• _Text provided_:
◆ ◆ ◆ ◆ ◆ ◆ ◆
GLAZING WITH LAMINATED INSERT OBSCURATION BAND

Abstract

Glazing mounting systems, that make use of an adhesive to bond the glazing to a vehicle opening, require an obscuration to hide the adhesive from view and to protect the adhesive from ultra-violet radiation. An enamel ink is typically used to print the obscuration on the glass. However, glass with certain types of coatings and glass which will be chemically tempered is not compatible with enamel frits. Organic inks can be used but are expensive, difficult to work with and not as durable as an enamel frit. The obscuration of the present invention is produced by replacing the printed obscuration with an insert, which serves the same function of an obscuration printed on the glass, which is laminated as a part of the glazing.

Claims

1. A laminate comprising: a) at least one glass or rigid transparent plastic layer having oppositely disposed major faces; b) at least one bonding plastic layer having oppositely disposed major faces; c) an obscuration insert having oppositely disposed major faces; d) at least one additional bonding plastic layer having oppositely disposed major faces; e) at least one additional glass or rigid transparent plastic layer having oppositely disposed major faces; wherein the obscuration insert is positioned between the opposite faces of the at least one and the at least one additional plastic bonding layers; wherein the two opposite major faces of the obscuration insert are bonded to the corresponding adjacent major faces of the at least one plastic bonding layer and the at least one additional plastic bonding layer; wherein the surface of the at least one glass or rigid transparent plastic layer is bonded to the at least one bonding layer major surface opposite to the at least one bonding layer major surface bonded to the obscuration insert of the at least one bonding layer. wherein the major surface of the at least one additional glass or rigid transparent plastic layer is bonded to the at least one additional bonding layer major surface opposite to the major surface bonded to the obscuration insert of the at least one bonding layer.

2. The laminate of claim 0 wherein the obscuration insert material is selected from the group consisting of steel, aluminum, plastic or combination thereof.

3. The laminate of claim 0 wherein the obscuration insert comprises multiple separate segments.

4. The laminate of claim 0 wherein at least one of the glass or rigid plastic layers is cold bent.

5. The laminate of claim 0 further comprising a heat strengthened glass layer.

6. The laminate of claim 0 wherein any of the glass layers are chemically strengthened.

7. The laminate of claim 0 wherein the glass layers comprises borosilicate glass.

8. The laminate of claim 0 wherein the glass layers comprises alumina silicate glass.

9. The laminate of claim 0 wherein the obscuration insert thickness is less than about one quarter of the thickness of the combined thickness of first interlayer or second interlayer.
◆ ◆ ◆ ◆ ◆ ◆ ◆
• _Records shown_:
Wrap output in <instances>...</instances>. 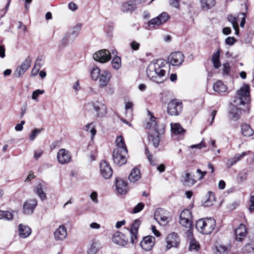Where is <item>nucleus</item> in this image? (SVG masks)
I'll return each instance as SVG.
<instances>
[{"label": "nucleus", "instance_id": "72a5a7b5", "mask_svg": "<svg viewBox=\"0 0 254 254\" xmlns=\"http://www.w3.org/2000/svg\"><path fill=\"white\" fill-rule=\"evenodd\" d=\"M141 173L139 169L134 168L128 176V179L130 182L134 183L140 178Z\"/></svg>", "mask_w": 254, "mask_h": 254}, {"label": "nucleus", "instance_id": "bf43d9fd", "mask_svg": "<svg viewBox=\"0 0 254 254\" xmlns=\"http://www.w3.org/2000/svg\"><path fill=\"white\" fill-rule=\"evenodd\" d=\"M43 153V151L41 149H38L34 151V157L35 159H38Z\"/></svg>", "mask_w": 254, "mask_h": 254}, {"label": "nucleus", "instance_id": "412c9836", "mask_svg": "<svg viewBox=\"0 0 254 254\" xmlns=\"http://www.w3.org/2000/svg\"><path fill=\"white\" fill-rule=\"evenodd\" d=\"M113 241L116 244L124 246L127 244L128 238L124 234L117 232L113 237Z\"/></svg>", "mask_w": 254, "mask_h": 254}, {"label": "nucleus", "instance_id": "7ed1b4c3", "mask_svg": "<svg viewBox=\"0 0 254 254\" xmlns=\"http://www.w3.org/2000/svg\"><path fill=\"white\" fill-rule=\"evenodd\" d=\"M215 226V220L212 218L200 219L196 221L195 224L197 231L203 234L211 233Z\"/></svg>", "mask_w": 254, "mask_h": 254}, {"label": "nucleus", "instance_id": "c03bdc74", "mask_svg": "<svg viewBox=\"0 0 254 254\" xmlns=\"http://www.w3.org/2000/svg\"><path fill=\"white\" fill-rule=\"evenodd\" d=\"M81 24H77L68 32L76 38L81 30Z\"/></svg>", "mask_w": 254, "mask_h": 254}, {"label": "nucleus", "instance_id": "6ab92c4d", "mask_svg": "<svg viewBox=\"0 0 254 254\" xmlns=\"http://www.w3.org/2000/svg\"><path fill=\"white\" fill-rule=\"evenodd\" d=\"M92 107L98 117H102L107 113L106 106L101 102L93 103Z\"/></svg>", "mask_w": 254, "mask_h": 254}, {"label": "nucleus", "instance_id": "f3484780", "mask_svg": "<svg viewBox=\"0 0 254 254\" xmlns=\"http://www.w3.org/2000/svg\"><path fill=\"white\" fill-rule=\"evenodd\" d=\"M155 243V238L151 236L145 237L140 242L141 247L146 251L152 249Z\"/></svg>", "mask_w": 254, "mask_h": 254}, {"label": "nucleus", "instance_id": "39448f33", "mask_svg": "<svg viewBox=\"0 0 254 254\" xmlns=\"http://www.w3.org/2000/svg\"><path fill=\"white\" fill-rule=\"evenodd\" d=\"M182 109V102L174 99L169 102L167 107L168 113L171 116H177Z\"/></svg>", "mask_w": 254, "mask_h": 254}, {"label": "nucleus", "instance_id": "0e129e2a", "mask_svg": "<svg viewBox=\"0 0 254 254\" xmlns=\"http://www.w3.org/2000/svg\"><path fill=\"white\" fill-rule=\"evenodd\" d=\"M77 7V5L73 2H70L68 4V8L73 11H75Z\"/></svg>", "mask_w": 254, "mask_h": 254}, {"label": "nucleus", "instance_id": "774afa93", "mask_svg": "<svg viewBox=\"0 0 254 254\" xmlns=\"http://www.w3.org/2000/svg\"><path fill=\"white\" fill-rule=\"evenodd\" d=\"M17 26L18 28L21 29L23 32H25L26 31V27L23 25L21 22H18Z\"/></svg>", "mask_w": 254, "mask_h": 254}, {"label": "nucleus", "instance_id": "13d9d810", "mask_svg": "<svg viewBox=\"0 0 254 254\" xmlns=\"http://www.w3.org/2000/svg\"><path fill=\"white\" fill-rule=\"evenodd\" d=\"M230 64L228 63H226L223 65V72L224 74H228L230 71Z\"/></svg>", "mask_w": 254, "mask_h": 254}, {"label": "nucleus", "instance_id": "6e6d98bb", "mask_svg": "<svg viewBox=\"0 0 254 254\" xmlns=\"http://www.w3.org/2000/svg\"><path fill=\"white\" fill-rule=\"evenodd\" d=\"M236 39L232 37H229L225 40V42L227 45H233L236 42Z\"/></svg>", "mask_w": 254, "mask_h": 254}, {"label": "nucleus", "instance_id": "6e6552de", "mask_svg": "<svg viewBox=\"0 0 254 254\" xmlns=\"http://www.w3.org/2000/svg\"><path fill=\"white\" fill-rule=\"evenodd\" d=\"M127 151L123 150V151H119L118 150H114L113 152V158L114 163L119 166L125 164L127 161Z\"/></svg>", "mask_w": 254, "mask_h": 254}, {"label": "nucleus", "instance_id": "9b49d317", "mask_svg": "<svg viewBox=\"0 0 254 254\" xmlns=\"http://www.w3.org/2000/svg\"><path fill=\"white\" fill-rule=\"evenodd\" d=\"M58 162L62 165L68 163L71 159V156L69 151L65 149H60L57 155Z\"/></svg>", "mask_w": 254, "mask_h": 254}, {"label": "nucleus", "instance_id": "2f4dec72", "mask_svg": "<svg viewBox=\"0 0 254 254\" xmlns=\"http://www.w3.org/2000/svg\"><path fill=\"white\" fill-rule=\"evenodd\" d=\"M171 130L176 135H183L185 133V130L183 128L179 123H171Z\"/></svg>", "mask_w": 254, "mask_h": 254}, {"label": "nucleus", "instance_id": "49530a36", "mask_svg": "<svg viewBox=\"0 0 254 254\" xmlns=\"http://www.w3.org/2000/svg\"><path fill=\"white\" fill-rule=\"evenodd\" d=\"M43 130V128L38 129L35 128L31 132V134L29 136V139L30 140L32 141L35 139L36 136L38 134H39L41 131Z\"/></svg>", "mask_w": 254, "mask_h": 254}, {"label": "nucleus", "instance_id": "3c124183", "mask_svg": "<svg viewBox=\"0 0 254 254\" xmlns=\"http://www.w3.org/2000/svg\"><path fill=\"white\" fill-rule=\"evenodd\" d=\"M196 174L198 175L196 176L195 179L198 180H201L203 179L205 175L206 174V172L205 171H201L200 169H197L196 170Z\"/></svg>", "mask_w": 254, "mask_h": 254}, {"label": "nucleus", "instance_id": "79ce46f5", "mask_svg": "<svg viewBox=\"0 0 254 254\" xmlns=\"http://www.w3.org/2000/svg\"><path fill=\"white\" fill-rule=\"evenodd\" d=\"M200 248L198 243L194 239H191L190 241L189 249L190 251L197 252Z\"/></svg>", "mask_w": 254, "mask_h": 254}, {"label": "nucleus", "instance_id": "b1692460", "mask_svg": "<svg viewBox=\"0 0 254 254\" xmlns=\"http://www.w3.org/2000/svg\"><path fill=\"white\" fill-rule=\"evenodd\" d=\"M182 181L185 186L188 187H192L197 182L194 176L188 172H186L184 176H182Z\"/></svg>", "mask_w": 254, "mask_h": 254}, {"label": "nucleus", "instance_id": "a878e982", "mask_svg": "<svg viewBox=\"0 0 254 254\" xmlns=\"http://www.w3.org/2000/svg\"><path fill=\"white\" fill-rule=\"evenodd\" d=\"M148 114L149 117V120L146 125V128L150 129L152 132L158 130L157 122L155 118L149 111H148Z\"/></svg>", "mask_w": 254, "mask_h": 254}, {"label": "nucleus", "instance_id": "393cba45", "mask_svg": "<svg viewBox=\"0 0 254 254\" xmlns=\"http://www.w3.org/2000/svg\"><path fill=\"white\" fill-rule=\"evenodd\" d=\"M236 239L238 241H242L247 235V230L245 225L241 224L235 230Z\"/></svg>", "mask_w": 254, "mask_h": 254}, {"label": "nucleus", "instance_id": "c85d7f7f", "mask_svg": "<svg viewBox=\"0 0 254 254\" xmlns=\"http://www.w3.org/2000/svg\"><path fill=\"white\" fill-rule=\"evenodd\" d=\"M136 8V5L133 1H128L122 3L121 10L125 13L132 12Z\"/></svg>", "mask_w": 254, "mask_h": 254}, {"label": "nucleus", "instance_id": "c9c22d12", "mask_svg": "<svg viewBox=\"0 0 254 254\" xmlns=\"http://www.w3.org/2000/svg\"><path fill=\"white\" fill-rule=\"evenodd\" d=\"M99 243L98 242L93 240L87 250L88 254H96L99 250Z\"/></svg>", "mask_w": 254, "mask_h": 254}, {"label": "nucleus", "instance_id": "052dcab7", "mask_svg": "<svg viewBox=\"0 0 254 254\" xmlns=\"http://www.w3.org/2000/svg\"><path fill=\"white\" fill-rule=\"evenodd\" d=\"M97 193L96 191H93L90 195L91 199L93 200L94 202L95 203H97L98 202V200L97 198Z\"/></svg>", "mask_w": 254, "mask_h": 254}, {"label": "nucleus", "instance_id": "338daca9", "mask_svg": "<svg viewBox=\"0 0 254 254\" xmlns=\"http://www.w3.org/2000/svg\"><path fill=\"white\" fill-rule=\"evenodd\" d=\"M65 35L67 37V39H68L69 43L73 42L74 41V40L76 39L75 37H74L73 35L70 34L68 32H67V33L65 34Z\"/></svg>", "mask_w": 254, "mask_h": 254}, {"label": "nucleus", "instance_id": "a18cd8bd", "mask_svg": "<svg viewBox=\"0 0 254 254\" xmlns=\"http://www.w3.org/2000/svg\"><path fill=\"white\" fill-rule=\"evenodd\" d=\"M84 129L88 132H90L92 137L94 136L96 133V130L92 123L88 124L84 127Z\"/></svg>", "mask_w": 254, "mask_h": 254}, {"label": "nucleus", "instance_id": "20e7f679", "mask_svg": "<svg viewBox=\"0 0 254 254\" xmlns=\"http://www.w3.org/2000/svg\"><path fill=\"white\" fill-rule=\"evenodd\" d=\"M154 219L162 226H166L171 220L169 214L162 208H158L154 213Z\"/></svg>", "mask_w": 254, "mask_h": 254}, {"label": "nucleus", "instance_id": "473e14b6", "mask_svg": "<svg viewBox=\"0 0 254 254\" xmlns=\"http://www.w3.org/2000/svg\"><path fill=\"white\" fill-rule=\"evenodd\" d=\"M116 148L114 150H118L119 151H127V147L125 144V140L123 137L121 135L118 136L116 139Z\"/></svg>", "mask_w": 254, "mask_h": 254}, {"label": "nucleus", "instance_id": "4d7b16f0", "mask_svg": "<svg viewBox=\"0 0 254 254\" xmlns=\"http://www.w3.org/2000/svg\"><path fill=\"white\" fill-rule=\"evenodd\" d=\"M144 205L142 203H139L133 209V213H136L140 212L143 208Z\"/></svg>", "mask_w": 254, "mask_h": 254}, {"label": "nucleus", "instance_id": "09e8293b", "mask_svg": "<svg viewBox=\"0 0 254 254\" xmlns=\"http://www.w3.org/2000/svg\"><path fill=\"white\" fill-rule=\"evenodd\" d=\"M216 249L217 254H225L227 251V248L222 245L217 246Z\"/></svg>", "mask_w": 254, "mask_h": 254}, {"label": "nucleus", "instance_id": "2eb2a0df", "mask_svg": "<svg viewBox=\"0 0 254 254\" xmlns=\"http://www.w3.org/2000/svg\"><path fill=\"white\" fill-rule=\"evenodd\" d=\"M37 205V200L36 199H31L26 200L23 205V211L27 215L32 214Z\"/></svg>", "mask_w": 254, "mask_h": 254}, {"label": "nucleus", "instance_id": "4c0bfd02", "mask_svg": "<svg viewBox=\"0 0 254 254\" xmlns=\"http://www.w3.org/2000/svg\"><path fill=\"white\" fill-rule=\"evenodd\" d=\"M101 74L100 69L97 66L93 67L91 69V77L93 80L96 81L98 80Z\"/></svg>", "mask_w": 254, "mask_h": 254}, {"label": "nucleus", "instance_id": "c756f323", "mask_svg": "<svg viewBox=\"0 0 254 254\" xmlns=\"http://www.w3.org/2000/svg\"><path fill=\"white\" fill-rule=\"evenodd\" d=\"M241 131L242 135L245 137H250L254 134V131L251 126L246 123L241 125Z\"/></svg>", "mask_w": 254, "mask_h": 254}, {"label": "nucleus", "instance_id": "4be33fe9", "mask_svg": "<svg viewBox=\"0 0 254 254\" xmlns=\"http://www.w3.org/2000/svg\"><path fill=\"white\" fill-rule=\"evenodd\" d=\"M67 236V230L64 225H61L54 232L55 239L57 241H63Z\"/></svg>", "mask_w": 254, "mask_h": 254}, {"label": "nucleus", "instance_id": "1a4fd4ad", "mask_svg": "<svg viewBox=\"0 0 254 254\" xmlns=\"http://www.w3.org/2000/svg\"><path fill=\"white\" fill-rule=\"evenodd\" d=\"M184 60V56L180 52L171 53L168 58V62L173 66L180 65Z\"/></svg>", "mask_w": 254, "mask_h": 254}, {"label": "nucleus", "instance_id": "0eeeda50", "mask_svg": "<svg viewBox=\"0 0 254 254\" xmlns=\"http://www.w3.org/2000/svg\"><path fill=\"white\" fill-rule=\"evenodd\" d=\"M32 60L30 57L26 58L22 64L15 70L13 73L15 77H20L24 74L26 71L30 67Z\"/></svg>", "mask_w": 254, "mask_h": 254}, {"label": "nucleus", "instance_id": "f257e3e1", "mask_svg": "<svg viewBox=\"0 0 254 254\" xmlns=\"http://www.w3.org/2000/svg\"><path fill=\"white\" fill-rule=\"evenodd\" d=\"M250 89L249 85L244 84L237 91V95L231 103L229 112V117L234 121H237L240 119L242 111L249 113Z\"/></svg>", "mask_w": 254, "mask_h": 254}, {"label": "nucleus", "instance_id": "69168bd1", "mask_svg": "<svg viewBox=\"0 0 254 254\" xmlns=\"http://www.w3.org/2000/svg\"><path fill=\"white\" fill-rule=\"evenodd\" d=\"M151 230L154 235H155L157 237L160 236V233L156 229V227L155 226L152 225L151 226Z\"/></svg>", "mask_w": 254, "mask_h": 254}, {"label": "nucleus", "instance_id": "8fccbe9b", "mask_svg": "<svg viewBox=\"0 0 254 254\" xmlns=\"http://www.w3.org/2000/svg\"><path fill=\"white\" fill-rule=\"evenodd\" d=\"M44 64V61L42 57H38L36 60L34 67L40 69Z\"/></svg>", "mask_w": 254, "mask_h": 254}, {"label": "nucleus", "instance_id": "37998d69", "mask_svg": "<svg viewBox=\"0 0 254 254\" xmlns=\"http://www.w3.org/2000/svg\"><path fill=\"white\" fill-rule=\"evenodd\" d=\"M215 197L214 193L212 192H209L208 193V198L203 202V205L204 206H211L213 205Z\"/></svg>", "mask_w": 254, "mask_h": 254}, {"label": "nucleus", "instance_id": "680f3d73", "mask_svg": "<svg viewBox=\"0 0 254 254\" xmlns=\"http://www.w3.org/2000/svg\"><path fill=\"white\" fill-rule=\"evenodd\" d=\"M69 43H70L68 41L67 37L65 35L64 36L61 40V41L60 42V44L61 45H62L63 46H65Z\"/></svg>", "mask_w": 254, "mask_h": 254}, {"label": "nucleus", "instance_id": "ea45409f", "mask_svg": "<svg viewBox=\"0 0 254 254\" xmlns=\"http://www.w3.org/2000/svg\"><path fill=\"white\" fill-rule=\"evenodd\" d=\"M201 6L204 9H209L215 5V0H200Z\"/></svg>", "mask_w": 254, "mask_h": 254}, {"label": "nucleus", "instance_id": "bb28decb", "mask_svg": "<svg viewBox=\"0 0 254 254\" xmlns=\"http://www.w3.org/2000/svg\"><path fill=\"white\" fill-rule=\"evenodd\" d=\"M31 234V228L28 226L19 224L18 226V234L22 238H26Z\"/></svg>", "mask_w": 254, "mask_h": 254}, {"label": "nucleus", "instance_id": "603ef678", "mask_svg": "<svg viewBox=\"0 0 254 254\" xmlns=\"http://www.w3.org/2000/svg\"><path fill=\"white\" fill-rule=\"evenodd\" d=\"M181 0H169L170 5L176 8L179 9L180 8V2Z\"/></svg>", "mask_w": 254, "mask_h": 254}, {"label": "nucleus", "instance_id": "423d86ee", "mask_svg": "<svg viewBox=\"0 0 254 254\" xmlns=\"http://www.w3.org/2000/svg\"><path fill=\"white\" fill-rule=\"evenodd\" d=\"M191 213L189 209L184 210L180 215V223L186 228H190L192 226Z\"/></svg>", "mask_w": 254, "mask_h": 254}, {"label": "nucleus", "instance_id": "58836bf2", "mask_svg": "<svg viewBox=\"0 0 254 254\" xmlns=\"http://www.w3.org/2000/svg\"><path fill=\"white\" fill-rule=\"evenodd\" d=\"M220 52L219 51H217L214 53L212 57V61L213 64V66L215 68H218L220 66V62L219 61Z\"/></svg>", "mask_w": 254, "mask_h": 254}, {"label": "nucleus", "instance_id": "e433bc0d", "mask_svg": "<svg viewBox=\"0 0 254 254\" xmlns=\"http://www.w3.org/2000/svg\"><path fill=\"white\" fill-rule=\"evenodd\" d=\"M227 18L228 21L232 23L233 27L235 30L236 34H238L239 32V27L237 22L238 17L233 16L232 15H228Z\"/></svg>", "mask_w": 254, "mask_h": 254}, {"label": "nucleus", "instance_id": "f704fd0d", "mask_svg": "<svg viewBox=\"0 0 254 254\" xmlns=\"http://www.w3.org/2000/svg\"><path fill=\"white\" fill-rule=\"evenodd\" d=\"M151 133V134L149 136V139L152 141L153 145L155 148H157L159 146L160 141L158 130L155 131L154 132H152Z\"/></svg>", "mask_w": 254, "mask_h": 254}, {"label": "nucleus", "instance_id": "4468645a", "mask_svg": "<svg viewBox=\"0 0 254 254\" xmlns=\"http://www.w3.org/2000/svg\"><path fill=\"white\" fill-rule=\"evenodd\" d=\"M180 241L178 234L172 233L168 235L166 238V249L169 250L172 247H177L180 244Z\"/></svg>", "mask_w": 254, "mask_h": 254}, {"label": "nucleus", "instance_id": "5fc2aeb1", "mask_svg": "<svg viewBox=\"0 0 254 254\" xmlns=\"http://www.w3.org/2000/svg\"><path fill=\"white\" fill-rule=\"evenodd\" d=\"M254 251V248L250 244L246 245L243 248L244 253H251Z\"/></svg>", "mask_w": 254, "mask_h": 254}, {"label": "nucleus", "instance_id": "9d476101", "mask_svg": "<svg viewBox=\"0 0 254 254\" xmlns=\"http://www.w3.org/2000/svg\"><path fill=\"white\" fill-rule=\"evenodd\" d=\"M169 18V16L166 12H163L157 17L150 20L148 25L151 28H154L165 23Z\"/></svg>", "mask_w": 254, "mask_h": 254}, {"label": "nucleus", "instance_id": "a19ab883", "mask_svg": "<svg viewBox=\"0 0 254 254\" xmlns=\"http://www.w3.org/2000/svg\"><path fill=\"white\" fill-rule=\"evenodd\" d=\"M112 67L116 70H118L122 66L121 57L119 56L114 57L112 61Z\"/></svg>", "mask_w": 254, "mask_h": 254}, {"label": "nucleus", "instance_id": "f8f14e48", "mask_svg": "<svg viewBox=\"0 0 254 254\" xmlns=\"http://www.w3.org/2000/svg\"><path fill=\"white\" fill-rule=\"evenodd\" d=\"M94 59L99 62L104 63L110 60L111 53L105 49L101 50L96 52L93 56Z\"/></svg>", "mask_w": 254, "mask_h": 254}, {"label": "nucleus", "instance_id": "aec40b11", "mask_svg": "<svg viewBox=\"0 0 254 254\" xmlns=\"http://www.w3.org/2000/svg\"><path fill=\"white\" fill-rule=\"evenodd\" d=\"M46 190L45 184L43 182H39L34 188V192L44 201L47 199V196L44 190Z\"/></svg>", "mask_w": 254, "mask_h": 254}, {"label": "nucleus", "instance_id": "f03ea898", "mask_svg": "<svg viewBox=\"0 0 254 254\" xmlns=\"http://www.w3.org/2000/svg\"><path fill=\"white\" fill-rule=\"evenodd\" d=\"M165 63V61L161 60L151 63L146 69L148 77L157 83L163 82L166 74Z\"/></svg>", "mask_w": 254, "mask_h": 254}, {"label": "nucleus", "instance_id": "cd10ccee", "mask_svg": "<svg viewBox=\"0 0 254 254\" xmlns=\"http://www.w3.org/2000/svg\"><path fill=\"white\" fill-rule=\"evenodd\" d=\"M116 189L120 194H125L127 191V183L121 179H116Z\"/></svg>", "mask_w": 254, "mask_h": 254}, {"label": "nucleus", "instance_id": "de8ad7c7", "mask_svg": "<svg viewBox=\"0 0 254 254\" xmlns=\"http://www.w3.org/2000/svg\"><path fill=\"white\" fill-rule=\"evenodd\" d=\"M44 93V90L38 89L35 91H34L33 92L32 95V99L36 101H38V96L40 94H43Z\"/></svg>", "mask_w": 254, "mask_h": 254}, {"label": "nucleus", "instance_id": "ddd939ff", "mask_svg": "<svg viewBox=\"0 0 254 254\" xmlns=\"http://www.w3.org/2000/svg\"><path fill=\"white\" fill-rule=\"evenodd\" d=\"M100 173L106 179H109L113 174V170L110 164L106 161H102L100 163Z\"/></svg>", "mask_w": 254, "mask_h": 254}, {"label": "nucleus", "instance_id": "dca6fc26", "mask_svg": "<svg viewBox=\"0 0 254 254\" xmlns=\"http://www.w3.org/2000/svg\"><path fill=\"white\" fill-rule=\"evenodd\" d=\"M140 223L139 220L136 219L132 223L130 229H127L130 234V242L132 244L135 243L137 242L138 229Z\"/></svg>", "mask_w": 254, "mask_h": 254}, {"label": "nucleus", "instance_id": "a211bd4d", "mask_svg": "<svg viewBox=\"0 0 254 254\" xmlns=\"http://www.w3.org/2000/svg\"><path fill=\"white\" fill-rule=\"evenodd\" d=\"M112 77L111 73L107 70H103L98 79L99 86L103 88L106 87Z\"/></svg>", "mask_w": 254, "mask_h": 254}, {"label": "nucleus", "instance_id": "e2e57ef3", "mask_svg": "<svg viewBox=\"0 0 254 254\" xmlns=\"http://www.w3.org/2000/svg\"><path fill=\"white\" fill-rule=\"evenodd\" d=\"M139 46H140V44L136 42V41H133L130 44V46H131V49L135 51L138 50V49L139 48Z\"/></svg>", "mask_w": 254, "mask_h": 254}, {"label": "nucleus", "instance_id": "864d4df0", "mask_svg": "<svg viewBox=\"0 0 254 254\" xmlns=\"http://www.w3.org/2000/svg\"><path fill=\"white\" fill-rule=\"evenodd\" d=\"M3 213V217H4V219L7 220H11L13 218V216L12 213L8 211H4L3 212H1Z\"/></svg>", "mask_w": 254, "mask_h": 254}, {"label": "nucleus", "instance_id": "5701e85b", "mask_svg": "<svg viewBox=\"0 0 254 254\" xmlns=\"http://www.w3.org/2000/svg\"><path fill=\"white\" fill-rule=\"evenodd\" d=\"M251 153L250 151L243 152L241 154H236L233 157L229 159L226 165L228 167L230 168L234 164H235L237 162L241 160L244 156L246 155H248Z\"/></svg>", "mask_w": 254, "mask_h": 254}, {"label": "nucleus", "instance_id": "7c9ffc66", "mask_svg": "<svg viewBox=\"0 0 254 254\" xmlns=\"http://www.w3.org/2000/svg\"><path fill=\"white\" fill-rule=\"evenodd\" d=\"M213 90L218 94H222L227 91L228 88L221 81H217L213 84Z\"/></svg>", "mask_w": 254, "mask_h": 254}]
</instances>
◆ ◆ ◆ ◆ ◆ ◆ ◆
• _Directions for this task_: Go on with the glazing patent, starting right after its final claim. The material has no connection to the glazing patent.

• _Answer for this exercise_:
10. The laminate of claim 0 wherein obscuration insert thickness ranges from 0.05 mm to 3.00 mm.

11. The laminate of claim 0 wherein the obscuration insert thickness ranges from 0.5 mm to 1.00 mm.

12. The laminate of claim 0 further comprising an additional glass layer or rigid plastic layers and bonding layers.

13. A vehicle comprising the laminate of claim 0.

14. The laminate of claim 0 further comprising at least one outer glass, one inner glass layer or one rigid plastic layer having an edge offset inboard from to the outboard edge of the obscuration insert.

15. The laminate of claim 14 wherein the offset ranges between 10 mm to 25 mm.

16. The laminate of claim 0 further comprising a transparent spacer, positioned within the obscuration insert, and having oppositely disposed of major faces wherein said faces are bonded to the opposite major face of the first interlayer and the opposite major face of the second first interlayer.

17. The laminate of claim 16 wherein said transparent spacer thickness is the same as the obscuration insert thickness.

18. The laminate of claim 16 wherein the transparent spacer material is selected from the group consisting of: PVB, PU, EVA, polycarbonate, acrylic, PET, polyurethane, glass or combination thereof.

19. The laminate of claim 16 wherein the transparent spacer is cold bent.

Description

BRIEF DESCRIPTION OF THE DRAWINGS

[0030] FIG. 1A shows an isometric view of a BRG laminate with insert obscuration.

[0031] FIG. 1B shows a front view of a BRG laminate with insert obscuration.

[0032] FIG. 2 shows a side view of a BRG laminate with insert obscuration.

[0033] FIG. 3 shows an exploded view of a BRG laminate with insert obscuration.

[0034] FIG. 4A shows a section of a BRG laminate with insert obscuration.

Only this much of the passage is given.